The complexity of today’s cybersecurity challenges requires a zero trust approach. Active Directory is a tool used to achieve zero trust security by enabling the evaluation of users’ rights. It is, therefore, critical that organisations track and alert on asset state changes and continuously detect lateral movement and privilege escalation. Kartik Shahani, Country Manager, Tenable India, in an interaction with CIO Axis, explains the strategy to protect Active Directory which can be exploited by the cybercriminals to cause drastic disruptions to business continuity.
1. Why is zero-trust more important now?
Organisations are undergoing large operational shifts, including the migration to cloud technology to cater to a distributed workforce. That means that users and their endpoints, data and applications have moved outside the physical walls of an organisation. This broadens the attack surface and exposes vulnerabilities across disparate perimeters. With a “Never trust, always verify” approach, zero trust assumes that no user, application or asset should be trusted, regardless of their location or privilege.
2. Why must trust be treated as a vulnerability in today’s way of working in India?
Just as software vulnerabilities are routinely exploited in cyberattacks, trust is no different in perimeter-based defences.

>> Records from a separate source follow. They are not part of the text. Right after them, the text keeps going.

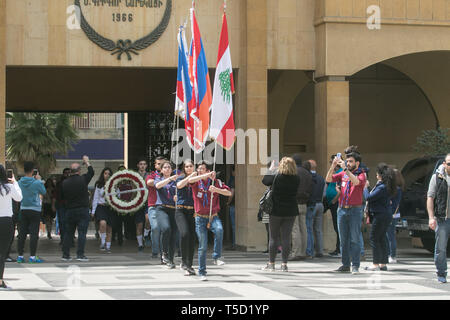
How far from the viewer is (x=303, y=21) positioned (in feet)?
63.3

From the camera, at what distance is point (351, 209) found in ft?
45.0

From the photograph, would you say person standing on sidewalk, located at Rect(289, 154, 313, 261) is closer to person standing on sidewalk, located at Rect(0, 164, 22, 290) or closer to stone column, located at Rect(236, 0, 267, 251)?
stone column, located at Rect(236, 0, 267, 251)

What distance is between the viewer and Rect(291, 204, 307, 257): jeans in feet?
53.6

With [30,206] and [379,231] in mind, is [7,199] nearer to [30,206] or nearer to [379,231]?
[30,206]

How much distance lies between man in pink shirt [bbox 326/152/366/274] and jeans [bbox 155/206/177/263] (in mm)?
2909

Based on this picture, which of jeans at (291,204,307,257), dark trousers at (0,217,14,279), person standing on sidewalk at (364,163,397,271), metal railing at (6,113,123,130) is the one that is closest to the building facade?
jeans at (291,204,307,257)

Attackers frequently exploit privileges and trust to perform lateral movement as part of the attack path. A zero trust approach allows security teams to identify where trust is built into systems and networks including access points, applications and firewalls and harden those systems. Tools like multi-factor authentication, identity and access management, and encryption software can also be used to add an additional layer of security.
3. How Active Directory is at the centre of enabling trust?
In most organisations, user access and privileges are granted based on the notion that some users are fundamentally more trustworthy than others based on their role or standing in the organization. With a trust no one, validate everything approach, zero trust security relies on the systematic and continuous evaluation of users and their permissions. Active Directory is a tool used to achieve zero trust security by enabling the evaluation of users’ rights. It is, therefore, critical that organisations track and alert on asset state changes and continuously detect lateral movement and privilege escalation.
4. How can cybercriminals exploit Active Directory to cause drastic disruptions to business continuity? What should be the strategy to protect Active Directory?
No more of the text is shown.